Oddly enough, the Australian taxation system penalises high income
> earners who don't take out private health insurance: they pay a higher
> tax rate, which can work out to many times more than the cost of the
> insurance depending on income, so people have an incentive to take out
> insurance even if they don't think they need it. This was brought in
> as an attempt to curtail public health spending by shifting some of
> the burden to the private sector.


### Jeez, so not only you are being fleeced but you can't get even a bit of
the losses back by using the services made possible with your money! This
adds a whole another layer of injury.

-----------------------------------------------------------


> The result has not been that public
> hospitals are left in the dust by their private counterparts. The only
> real advantage of private insurance has traditionally been quicker
> access to some types of elective surgery, such as joint replacement.
> But even this has changed as public patients have been demanding
> quicker service, perhaps comparing themselves to their private
> counterparts. In terms of research, handling of complicated cases,
> innovative techniques and general prestige, the large public hospitals
> are still way ahead.


### If you have access to extorted monies you can grow much bigger than
somebody who has to earn his keep (and keep paying taxes).

-------------------------------------------------------------

> The Australian PBS
> (http://en.wikipedia.org/wiki/Pharmaceutical_Benefits_Scheme) is not a
> monopsony. Australia is a small market by world standards and drug
> companies are free not to release drugs in that market if they feel it
> isn't profitable, or to release them on a private script only basis.
> You may as well accuse pharmacies of being monopsonies on the grounds
> that they buy medications in bulk.


### Yes, it is a monopsony. It takes money from citizens and *then* buys
medications in bulk, rather than by individual decisions of patients. By
taking your money away and offering "benefits" in return it acts as a strong
disincentive to buy individually (which would be equivalent to paying
double).

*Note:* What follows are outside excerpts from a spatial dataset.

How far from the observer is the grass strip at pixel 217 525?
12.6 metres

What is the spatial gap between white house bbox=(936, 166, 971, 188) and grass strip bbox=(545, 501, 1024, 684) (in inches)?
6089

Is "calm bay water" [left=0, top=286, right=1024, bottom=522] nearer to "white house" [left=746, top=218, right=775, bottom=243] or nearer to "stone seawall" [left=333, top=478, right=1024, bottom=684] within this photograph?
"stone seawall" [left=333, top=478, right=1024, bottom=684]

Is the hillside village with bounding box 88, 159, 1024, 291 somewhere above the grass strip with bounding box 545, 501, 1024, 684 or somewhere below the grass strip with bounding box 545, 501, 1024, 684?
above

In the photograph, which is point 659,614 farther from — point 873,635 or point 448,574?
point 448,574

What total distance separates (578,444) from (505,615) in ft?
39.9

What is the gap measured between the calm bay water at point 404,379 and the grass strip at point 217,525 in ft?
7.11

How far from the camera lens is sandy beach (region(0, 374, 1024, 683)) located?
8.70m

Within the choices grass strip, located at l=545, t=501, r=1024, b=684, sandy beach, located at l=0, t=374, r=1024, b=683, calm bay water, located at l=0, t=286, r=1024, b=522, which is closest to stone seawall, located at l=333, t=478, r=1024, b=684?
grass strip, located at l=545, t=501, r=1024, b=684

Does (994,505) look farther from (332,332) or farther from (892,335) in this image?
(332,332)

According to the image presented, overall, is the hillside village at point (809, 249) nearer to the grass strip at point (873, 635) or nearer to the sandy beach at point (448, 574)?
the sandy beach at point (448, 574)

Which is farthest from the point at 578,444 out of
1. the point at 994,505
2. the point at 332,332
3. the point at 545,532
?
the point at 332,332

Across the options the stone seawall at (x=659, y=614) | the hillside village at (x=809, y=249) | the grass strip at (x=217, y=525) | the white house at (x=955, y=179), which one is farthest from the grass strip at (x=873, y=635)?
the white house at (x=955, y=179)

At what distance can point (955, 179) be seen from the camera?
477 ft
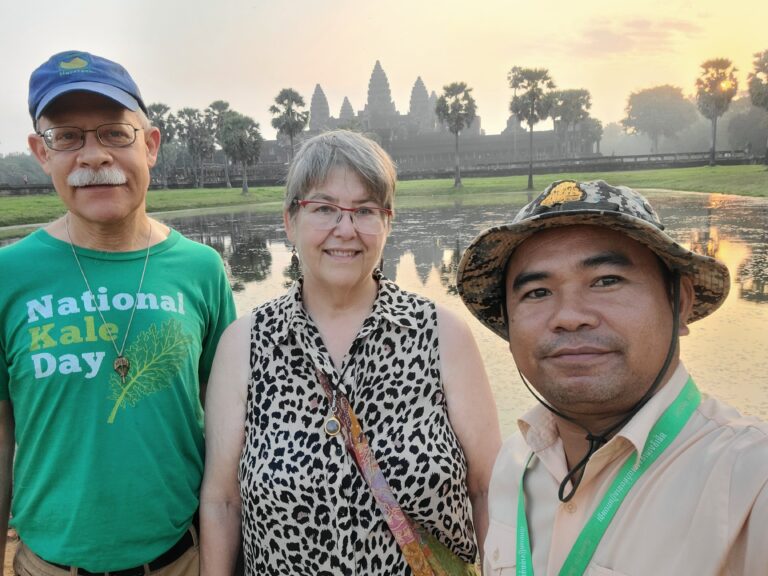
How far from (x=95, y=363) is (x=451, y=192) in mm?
29213

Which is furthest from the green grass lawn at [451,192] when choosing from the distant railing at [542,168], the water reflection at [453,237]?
the water reflection at [453,237]

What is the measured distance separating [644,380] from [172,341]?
1.40 meters

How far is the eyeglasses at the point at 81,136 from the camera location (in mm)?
1871

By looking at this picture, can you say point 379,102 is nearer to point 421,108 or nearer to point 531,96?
point 421,108

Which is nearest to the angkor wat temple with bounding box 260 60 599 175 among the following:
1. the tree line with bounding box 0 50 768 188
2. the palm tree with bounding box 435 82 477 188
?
the tree line with bounding box 0 50 768 188

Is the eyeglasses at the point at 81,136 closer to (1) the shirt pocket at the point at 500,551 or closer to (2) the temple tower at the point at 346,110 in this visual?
(1) the shirt pocket at the point at 500,551

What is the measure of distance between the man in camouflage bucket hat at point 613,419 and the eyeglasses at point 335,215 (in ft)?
1.48

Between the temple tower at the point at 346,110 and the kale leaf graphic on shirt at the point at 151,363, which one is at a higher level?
the temple tower at the point at 346,110

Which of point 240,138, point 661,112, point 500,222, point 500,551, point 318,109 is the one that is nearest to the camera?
point 500,551

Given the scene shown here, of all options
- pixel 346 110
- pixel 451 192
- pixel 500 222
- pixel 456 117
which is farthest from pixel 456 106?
pixel 346 110

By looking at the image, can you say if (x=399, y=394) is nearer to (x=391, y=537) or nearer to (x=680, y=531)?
(x=391, y=537)

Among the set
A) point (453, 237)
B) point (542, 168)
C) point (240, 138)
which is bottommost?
point (453, 237)

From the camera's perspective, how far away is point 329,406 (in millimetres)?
1718

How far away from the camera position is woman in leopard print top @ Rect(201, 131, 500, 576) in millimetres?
1656
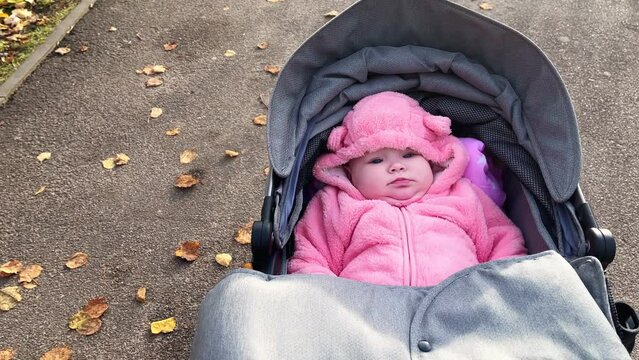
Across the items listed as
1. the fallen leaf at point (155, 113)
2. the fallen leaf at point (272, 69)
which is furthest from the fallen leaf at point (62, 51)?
→ the fallen leaf at point (272, 69)

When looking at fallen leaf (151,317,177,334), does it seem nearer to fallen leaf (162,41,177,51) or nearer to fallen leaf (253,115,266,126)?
fallen leaf (253,115,266,126)

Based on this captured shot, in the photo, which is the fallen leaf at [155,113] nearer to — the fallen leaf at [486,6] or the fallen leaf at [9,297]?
the fallen leaf at [9,297]

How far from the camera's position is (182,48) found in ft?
15.1

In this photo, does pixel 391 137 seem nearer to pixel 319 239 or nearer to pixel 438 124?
pixel 438 124

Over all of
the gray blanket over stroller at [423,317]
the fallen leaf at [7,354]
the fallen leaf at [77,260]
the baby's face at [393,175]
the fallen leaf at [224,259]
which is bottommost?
the fallen leaf at [7,354]

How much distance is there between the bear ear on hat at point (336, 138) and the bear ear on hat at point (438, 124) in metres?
0.35

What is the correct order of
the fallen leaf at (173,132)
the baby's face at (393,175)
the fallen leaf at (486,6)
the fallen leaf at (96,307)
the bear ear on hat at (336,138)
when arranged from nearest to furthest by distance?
the baby's face at (393,175), the bear ear on hat at (336,138), the fallen leaf at (96,307), the fallen leaf at (173,132), the fallen leaf at (486,6)

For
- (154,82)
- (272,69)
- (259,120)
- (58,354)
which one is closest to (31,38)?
(154,82)

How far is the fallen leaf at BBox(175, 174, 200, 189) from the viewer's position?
11.5 feet

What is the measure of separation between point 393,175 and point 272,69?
205 centimetres

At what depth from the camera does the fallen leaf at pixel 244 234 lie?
318 cm

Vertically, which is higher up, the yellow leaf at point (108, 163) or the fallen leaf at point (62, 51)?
the fallen leaf at point (62, 51)

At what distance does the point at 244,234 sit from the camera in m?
3.21

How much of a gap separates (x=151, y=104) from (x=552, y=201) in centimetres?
275
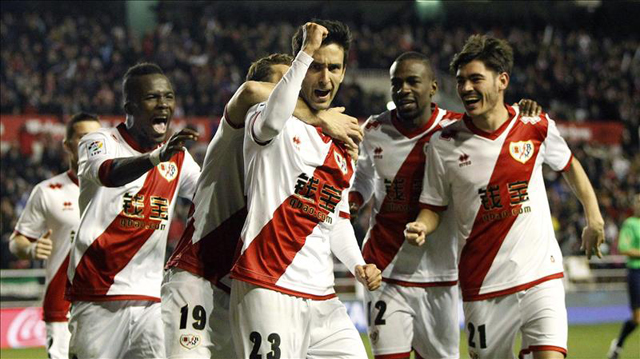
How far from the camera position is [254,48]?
27406 mm

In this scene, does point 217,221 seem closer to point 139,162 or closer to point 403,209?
point 139,162

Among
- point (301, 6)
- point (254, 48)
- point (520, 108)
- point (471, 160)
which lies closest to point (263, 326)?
point (471, 160)

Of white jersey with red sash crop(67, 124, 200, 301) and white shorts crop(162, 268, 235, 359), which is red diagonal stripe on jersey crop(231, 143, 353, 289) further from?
Answer: white jersey with red sash crop(67, 124, 200, 301)

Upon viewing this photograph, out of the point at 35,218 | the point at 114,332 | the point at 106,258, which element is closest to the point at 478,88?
the point at 106,258

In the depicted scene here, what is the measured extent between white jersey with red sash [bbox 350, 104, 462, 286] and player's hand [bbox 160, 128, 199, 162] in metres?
2.24

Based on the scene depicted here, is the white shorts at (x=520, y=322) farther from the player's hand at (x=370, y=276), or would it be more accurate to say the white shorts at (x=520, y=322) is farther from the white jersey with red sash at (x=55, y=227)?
the white jersey with red sash at (x=55, y=227)

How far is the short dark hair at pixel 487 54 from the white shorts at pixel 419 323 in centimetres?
172

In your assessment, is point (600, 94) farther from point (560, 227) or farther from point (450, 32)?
point (560, 227)

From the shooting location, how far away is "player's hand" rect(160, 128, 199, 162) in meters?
5.14

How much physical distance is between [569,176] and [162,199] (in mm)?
3012

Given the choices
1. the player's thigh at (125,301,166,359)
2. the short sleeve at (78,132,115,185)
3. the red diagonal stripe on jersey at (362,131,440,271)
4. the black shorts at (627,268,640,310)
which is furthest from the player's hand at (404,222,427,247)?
the black shorts at (627,268,640,310)

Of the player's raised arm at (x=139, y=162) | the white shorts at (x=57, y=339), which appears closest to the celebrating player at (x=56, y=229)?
the white shorts at (x=57, y=339)

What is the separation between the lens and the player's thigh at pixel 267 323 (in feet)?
15.6

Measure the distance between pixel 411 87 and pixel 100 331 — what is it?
289cm
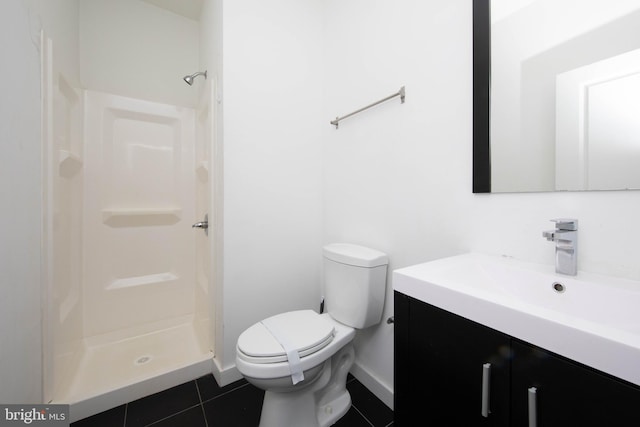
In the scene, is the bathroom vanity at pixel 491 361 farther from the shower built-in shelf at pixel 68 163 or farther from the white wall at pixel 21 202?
the shower built-in shelf at pixel 68 163

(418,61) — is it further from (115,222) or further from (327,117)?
(115,222)

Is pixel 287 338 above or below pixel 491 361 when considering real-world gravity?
below

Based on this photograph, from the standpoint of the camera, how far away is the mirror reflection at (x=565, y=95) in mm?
689

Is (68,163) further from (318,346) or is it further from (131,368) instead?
(318,346)

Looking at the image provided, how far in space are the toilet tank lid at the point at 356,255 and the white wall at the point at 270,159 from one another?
392 millimetres

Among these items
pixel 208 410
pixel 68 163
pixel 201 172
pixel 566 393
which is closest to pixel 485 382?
pixel 566 393

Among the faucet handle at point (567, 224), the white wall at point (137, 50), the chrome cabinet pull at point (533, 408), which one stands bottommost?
the chrome cabinet pull at point (533, 408)

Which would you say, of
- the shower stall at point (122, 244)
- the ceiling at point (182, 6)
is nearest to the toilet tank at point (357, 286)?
the shower stall at point (122, 244)

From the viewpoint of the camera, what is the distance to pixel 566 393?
0.45 meters

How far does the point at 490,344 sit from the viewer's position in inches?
22.0

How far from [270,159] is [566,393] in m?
1.49

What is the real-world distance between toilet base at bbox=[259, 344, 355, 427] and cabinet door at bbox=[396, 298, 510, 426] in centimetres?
A: 51

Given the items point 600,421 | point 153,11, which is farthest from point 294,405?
point 153,11

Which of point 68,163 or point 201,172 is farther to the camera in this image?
point 201,172
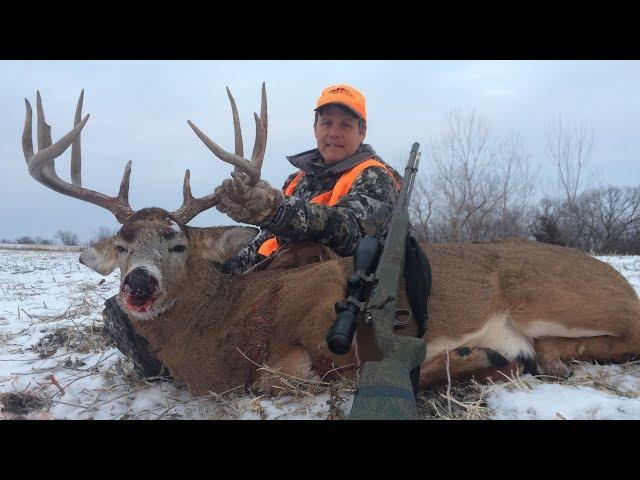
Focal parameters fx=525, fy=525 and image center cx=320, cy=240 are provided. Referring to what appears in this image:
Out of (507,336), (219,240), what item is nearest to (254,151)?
(219,240)

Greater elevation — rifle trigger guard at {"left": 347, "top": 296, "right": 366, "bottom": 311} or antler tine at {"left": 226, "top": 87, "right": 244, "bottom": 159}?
antler tine at {"left": 226, "top": 87, "right": 244, "bottom": 159}

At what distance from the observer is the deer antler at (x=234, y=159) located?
10.6 ft

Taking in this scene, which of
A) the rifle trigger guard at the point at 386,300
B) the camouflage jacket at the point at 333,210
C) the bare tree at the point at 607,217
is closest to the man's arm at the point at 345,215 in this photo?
the camouflage jacket at the point at 333,210

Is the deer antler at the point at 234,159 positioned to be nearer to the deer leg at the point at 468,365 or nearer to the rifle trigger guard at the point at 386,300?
the rifle trigger guard at the point at 386,300

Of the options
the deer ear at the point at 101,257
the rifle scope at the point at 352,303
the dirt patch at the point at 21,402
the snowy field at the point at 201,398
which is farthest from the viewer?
the deer ear at the point at 101,257

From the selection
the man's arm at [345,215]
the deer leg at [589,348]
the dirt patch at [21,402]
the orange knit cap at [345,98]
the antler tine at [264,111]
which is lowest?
the dirt patch at [21,402]

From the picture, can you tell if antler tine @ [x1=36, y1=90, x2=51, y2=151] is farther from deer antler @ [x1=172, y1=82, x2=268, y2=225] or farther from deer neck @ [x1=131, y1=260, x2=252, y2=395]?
deer neck @ [x1=131, y1=260, x2=252, y2=395]

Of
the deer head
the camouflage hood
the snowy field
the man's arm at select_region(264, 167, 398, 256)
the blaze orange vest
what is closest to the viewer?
the snowy field

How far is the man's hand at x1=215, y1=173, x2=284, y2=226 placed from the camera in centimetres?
309

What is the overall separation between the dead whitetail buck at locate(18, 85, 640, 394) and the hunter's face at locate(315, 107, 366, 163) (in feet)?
3.37

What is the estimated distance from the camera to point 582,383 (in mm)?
3025

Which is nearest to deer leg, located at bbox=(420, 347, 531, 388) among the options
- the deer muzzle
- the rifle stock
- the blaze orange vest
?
the rifle stock
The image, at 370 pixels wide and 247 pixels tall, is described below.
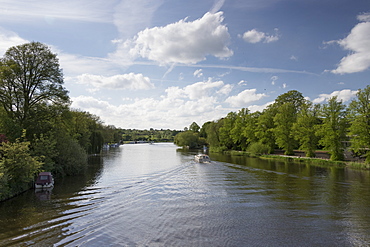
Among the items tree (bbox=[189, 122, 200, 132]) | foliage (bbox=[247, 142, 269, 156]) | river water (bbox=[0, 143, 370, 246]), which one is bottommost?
river water (bbox=[0, 143, 370, 246])

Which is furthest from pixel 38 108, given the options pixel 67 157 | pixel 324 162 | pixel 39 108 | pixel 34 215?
pixel 324 162

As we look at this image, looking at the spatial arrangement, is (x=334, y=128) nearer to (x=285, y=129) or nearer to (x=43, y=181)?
(x=285, y=129)

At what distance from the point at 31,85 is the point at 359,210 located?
116 ft

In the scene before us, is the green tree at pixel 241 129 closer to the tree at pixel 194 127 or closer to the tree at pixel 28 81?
the tree at pixel 28 81

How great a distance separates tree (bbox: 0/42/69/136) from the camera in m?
29.1

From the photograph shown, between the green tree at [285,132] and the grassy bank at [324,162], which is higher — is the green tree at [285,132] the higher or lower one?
the higher one

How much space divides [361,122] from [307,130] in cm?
1224

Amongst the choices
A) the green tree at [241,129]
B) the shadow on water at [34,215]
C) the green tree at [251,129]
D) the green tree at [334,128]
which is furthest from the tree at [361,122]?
the shadow on water at [34,215]

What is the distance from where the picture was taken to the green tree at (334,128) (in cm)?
4291

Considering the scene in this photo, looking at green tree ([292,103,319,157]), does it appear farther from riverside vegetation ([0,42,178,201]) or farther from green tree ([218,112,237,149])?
riverside vegetation ([0,42,178,201])

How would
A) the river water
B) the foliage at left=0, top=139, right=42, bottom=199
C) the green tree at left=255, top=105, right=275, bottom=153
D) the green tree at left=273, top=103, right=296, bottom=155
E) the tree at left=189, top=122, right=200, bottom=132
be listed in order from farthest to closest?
1. the tree at left=189, top=122, right=200, bottom=132
2. the green tree at left=255, top=105, right=275, bottom=153
3. the green tree at left=273, top=103, right=296, bottom=155
4. the foliage at left=0, top=139, right=42, bottom=199
5. the river water

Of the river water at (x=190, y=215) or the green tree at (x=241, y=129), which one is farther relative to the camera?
the green tree at (x=241, y=129)

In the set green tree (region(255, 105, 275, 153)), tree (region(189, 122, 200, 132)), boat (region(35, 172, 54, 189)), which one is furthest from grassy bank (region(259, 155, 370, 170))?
tree (region(189, 122, 200, 132))

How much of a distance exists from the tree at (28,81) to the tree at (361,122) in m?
41.8
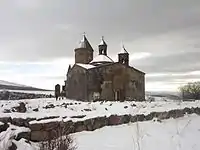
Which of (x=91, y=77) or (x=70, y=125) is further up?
(x=91, y=77)

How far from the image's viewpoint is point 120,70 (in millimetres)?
32125

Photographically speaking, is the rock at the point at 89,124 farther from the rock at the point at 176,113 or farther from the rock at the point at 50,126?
the rock at the point at 176,113

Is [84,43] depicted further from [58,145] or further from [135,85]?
[58,145]

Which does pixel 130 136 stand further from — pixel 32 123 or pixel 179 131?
pixel 32 123

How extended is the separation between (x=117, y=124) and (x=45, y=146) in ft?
13.4

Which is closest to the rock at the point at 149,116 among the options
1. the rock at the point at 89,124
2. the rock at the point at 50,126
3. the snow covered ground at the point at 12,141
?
the rock at the point at 89,124

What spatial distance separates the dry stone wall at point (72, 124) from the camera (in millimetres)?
5344

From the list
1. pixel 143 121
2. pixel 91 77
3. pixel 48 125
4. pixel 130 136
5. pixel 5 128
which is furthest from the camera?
pixel 91 77

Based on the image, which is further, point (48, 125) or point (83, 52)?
point (83, 52)

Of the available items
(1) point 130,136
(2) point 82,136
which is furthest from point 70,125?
(1) point 130,136

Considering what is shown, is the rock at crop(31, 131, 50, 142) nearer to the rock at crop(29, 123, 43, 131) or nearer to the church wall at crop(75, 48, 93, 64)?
the rock at crop(29, 123, 43, 131)

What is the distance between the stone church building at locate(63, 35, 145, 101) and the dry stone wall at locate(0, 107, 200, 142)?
67.9 ft

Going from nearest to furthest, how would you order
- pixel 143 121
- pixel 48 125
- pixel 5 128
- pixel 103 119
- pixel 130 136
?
pixel 5 128 → pixel 48 125 → pixel 130 136 → pixel 103 119 → pixel 143 121

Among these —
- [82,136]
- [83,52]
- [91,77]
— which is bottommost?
[82,136]
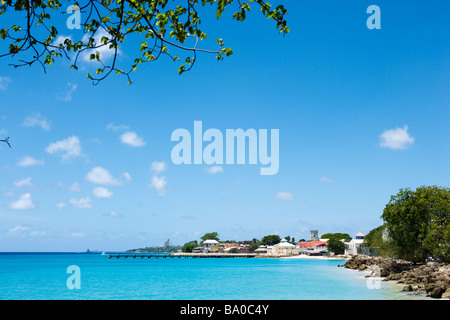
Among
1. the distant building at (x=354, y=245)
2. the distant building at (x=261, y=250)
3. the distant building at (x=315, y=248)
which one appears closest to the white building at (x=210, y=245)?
the distant building at (x=261, y=250)

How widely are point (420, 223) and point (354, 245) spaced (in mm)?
99561

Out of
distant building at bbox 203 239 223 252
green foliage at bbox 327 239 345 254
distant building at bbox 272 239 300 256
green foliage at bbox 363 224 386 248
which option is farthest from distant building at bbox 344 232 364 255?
distant building at bbox 203 239 223 252

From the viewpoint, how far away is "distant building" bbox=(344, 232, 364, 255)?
13684cm

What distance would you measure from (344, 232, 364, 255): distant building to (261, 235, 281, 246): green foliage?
122 feet

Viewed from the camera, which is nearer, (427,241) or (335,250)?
(427,241)

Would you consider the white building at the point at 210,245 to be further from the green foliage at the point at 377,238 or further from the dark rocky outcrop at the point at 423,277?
the dark rocky outcrop at the point at 423,277

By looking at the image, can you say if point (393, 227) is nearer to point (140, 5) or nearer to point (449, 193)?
point (449, 193)

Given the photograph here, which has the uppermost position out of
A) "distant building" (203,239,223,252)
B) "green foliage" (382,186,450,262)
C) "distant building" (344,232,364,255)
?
"green foliage" (382,186,450,262)

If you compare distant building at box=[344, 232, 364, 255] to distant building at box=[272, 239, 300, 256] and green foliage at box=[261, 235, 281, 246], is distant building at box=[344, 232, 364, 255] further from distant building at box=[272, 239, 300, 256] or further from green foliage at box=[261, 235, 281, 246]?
green foliage at box=[261, 235, 281, 246]
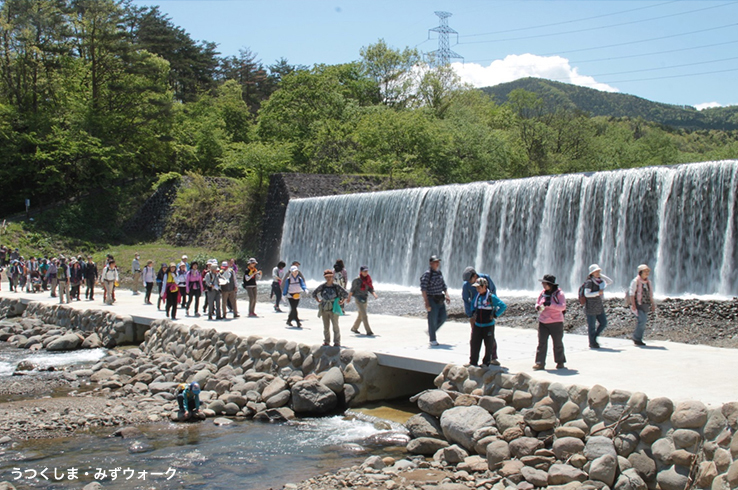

Pharmacies  buy in bulk *in response* to individual patient demand,
and there are many independent pharmacies, thus preserving individual
patient input into the pricing system. A supplier of goods with very low
marginal cost of production, such as drugs, has a choice - either deal with
the local monopsonist, or else essentially lose the market altogether. As
long as there are enough markets where you can recoup your costs, the drug
maker will survive, but a few more such monopsonies could bring pharma down.

-------------------------------------------

 The majority of the 200,000 Australians with schizophrenia are

> provided with free or almost free second generation antipsychotics at
> a monthly cost to the PBS of $200-$300 per person. I don't see any of
> the drug companies withdrawing their product on the grounds that this
> revenue isn't worth their while.


### Do you think that withdrawal of suppliers from a market is a necessary
criterion for detecting a monopsony?